### Exercise objective
Lay out the material below as a two-column CSV with the header row "query" and "reply", giving one row for each request. Put each request's text and its answer in their own quoted field, and replace any line breaks with spaces.

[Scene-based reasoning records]
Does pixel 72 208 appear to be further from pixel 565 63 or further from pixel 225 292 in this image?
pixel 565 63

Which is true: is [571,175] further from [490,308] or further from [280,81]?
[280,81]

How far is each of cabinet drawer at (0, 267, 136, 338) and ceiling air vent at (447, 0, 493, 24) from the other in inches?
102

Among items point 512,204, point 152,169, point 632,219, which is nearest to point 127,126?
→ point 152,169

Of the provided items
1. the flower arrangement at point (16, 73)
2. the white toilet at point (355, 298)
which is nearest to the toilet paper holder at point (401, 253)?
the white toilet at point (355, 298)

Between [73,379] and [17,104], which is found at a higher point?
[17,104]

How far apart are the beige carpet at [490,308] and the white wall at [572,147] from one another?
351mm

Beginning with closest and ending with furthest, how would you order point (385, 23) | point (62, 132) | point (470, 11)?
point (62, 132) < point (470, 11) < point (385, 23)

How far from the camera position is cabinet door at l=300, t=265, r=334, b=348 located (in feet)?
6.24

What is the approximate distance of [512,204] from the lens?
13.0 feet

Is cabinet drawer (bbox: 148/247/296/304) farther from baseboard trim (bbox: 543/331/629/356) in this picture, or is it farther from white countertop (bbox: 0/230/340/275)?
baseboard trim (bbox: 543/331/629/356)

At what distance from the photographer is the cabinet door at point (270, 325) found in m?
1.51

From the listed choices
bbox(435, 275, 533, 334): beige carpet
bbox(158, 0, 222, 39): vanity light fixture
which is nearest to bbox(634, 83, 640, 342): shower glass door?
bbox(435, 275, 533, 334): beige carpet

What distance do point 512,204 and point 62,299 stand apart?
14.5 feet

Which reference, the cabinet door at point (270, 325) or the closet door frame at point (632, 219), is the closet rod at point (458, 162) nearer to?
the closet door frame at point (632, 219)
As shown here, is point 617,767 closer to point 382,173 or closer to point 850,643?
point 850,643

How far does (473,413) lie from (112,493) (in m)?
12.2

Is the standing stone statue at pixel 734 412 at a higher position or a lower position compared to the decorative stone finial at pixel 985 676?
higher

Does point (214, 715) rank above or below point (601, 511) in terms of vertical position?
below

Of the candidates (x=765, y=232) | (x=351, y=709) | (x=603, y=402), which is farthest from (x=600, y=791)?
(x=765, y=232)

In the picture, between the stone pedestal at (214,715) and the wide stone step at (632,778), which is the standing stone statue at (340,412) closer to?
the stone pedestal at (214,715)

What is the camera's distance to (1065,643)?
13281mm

### Expected answer
query,reply
"Does pixel 72 208 appear to be further from pixel 565 63 or further from pixel 225 292 in this image?","pixel 565 63"
"Which is true: is [571,175] further from [490,308] or further from [280,81]?","[280,81]"
"How far is each of cabinet drawer at (0, 267, 136, 338) and ceiling air vent at (447, 0, 493, 24) from the other in inches?","102"
"Among items point 512,204, point 152,169, point 632,219, which is nearest to point 127,126?","→ point 152,169"
"Of the provided items 1. the flower arrangement at point (16, 73) 2. the white toilet at point (355, 298) which is nearest to the toilet paper holder at point (401, 253)?","the white toilet at point (355, 298)"
"Between [73,379] and [17,104], which is found at a higher point?","[17,104]"
"How far apart are the beige carpet at [490,308] and the white wall at [572,147] from one another?","351mm"
"Beginning with closest and ending with furthest, how would you order point (385, 23) | point (62, 132) | point (470, 11)?","point (62, 132) < point (470, 11) < point (385, 23)"
"How far from the camera position is cabinet door at l=300, t=265, r=334, b=348 located (in feet)?","6.24"
"What is the approximate distance of [512,204] from the lens?","13.0 feet"
"Is cabinet drawer (bbox: 148/247/296/304) farther from baseboard trim (bbox: 543/331/629/356) in this picture, or is it farther from white countertop (bbox: 0/230/340/275)?","baseboard trim (bbox: 543/331/629/356)"
"At what distance from the photographer is the cabinet door at point (270, 325) found in m?","1.51"
"From the listed choices bbox(435, 275, 533, 334): beige carpet bbox(158, 0, 222, 39): vanity light fixture which is nearest to bbox(634, 83, 640, 342): shower glass door?","bbox(435, 275, 533, 334): beige carpet"
"What distance do point 512,204 and point 62,299 stand apart?","14.5 feet"
"Which reference, the cabinet door at point (270, 325) or the closet door frame at point (632, 219), is the closet rod at point (458, 162) nearer to?","the closet door frame at point (632, 219)"
"As shown here, is point 617,767 closer to point 382,173 or closer to point 850,643?","point 850,643"
"How far does (473,413) lie from (112,493) (in m)?","12.2"
"Is the standing stone statue at pixel 734 412 at a higher position or a lower position compared to the decorative stone finial at pixel 985 676?","higher"
"Does point (214, 715) rank above or below point (601, 511) in terms of vertical position?","below"
"Of the candidates (x=765, y=232) | (x=351, y=709) | (x=603, y=402), which is farthest from (x=600, y=791)?","(x=765, y=232)"
"In the picture, between the stone pedestal at (214,715) and the wide stone step at (632,778), which is the standing stone statue at (340,412) closer to?","the stone pedestal at (214,715)"
"What is the camera's distance to (1065,643)?","13281mm"